[Questions about scene geometry]

+--

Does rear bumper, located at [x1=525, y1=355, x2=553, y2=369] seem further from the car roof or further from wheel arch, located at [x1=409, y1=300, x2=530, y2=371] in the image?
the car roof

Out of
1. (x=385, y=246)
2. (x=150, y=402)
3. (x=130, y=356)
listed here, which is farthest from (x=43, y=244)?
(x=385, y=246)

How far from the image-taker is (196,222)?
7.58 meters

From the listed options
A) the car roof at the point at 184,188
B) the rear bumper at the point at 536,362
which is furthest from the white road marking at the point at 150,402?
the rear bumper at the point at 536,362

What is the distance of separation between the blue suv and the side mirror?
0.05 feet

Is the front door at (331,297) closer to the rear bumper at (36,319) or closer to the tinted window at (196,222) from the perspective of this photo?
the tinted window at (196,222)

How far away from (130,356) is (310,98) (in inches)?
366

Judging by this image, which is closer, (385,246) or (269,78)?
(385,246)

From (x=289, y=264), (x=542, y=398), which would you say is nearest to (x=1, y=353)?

+--

Write out the stretch of the material from the line containing "How far from the image-taker is (196,222)?" through the end, word for word.

Task output |
How far from the image-taker is (196,222)?
7.58 meters

From the listed options
A) the car roof at the point at 184,188
B) the rear bumper at the point at 536,362
which is furthest from the white road marking at the point at 150,402?
the rear bumper at the point at 536,362

What is the distance of separation between the blue suv and the side mirror?
0.05 feet

Is the front door at (331,297) closer to the rear bumper at (36,319) or closer to the tinted window at (196,222) from the perspective of this photo?
the tinted window at (196,222)

How far away from (130,356) is (310,98) (in inches)?
366

Judging by this image, which is closer, (385,246) or (269,78)?
(385,246)

From (x=289, y=264), (x=542, y=398), which would you say is nearest to (x=1, y=353)?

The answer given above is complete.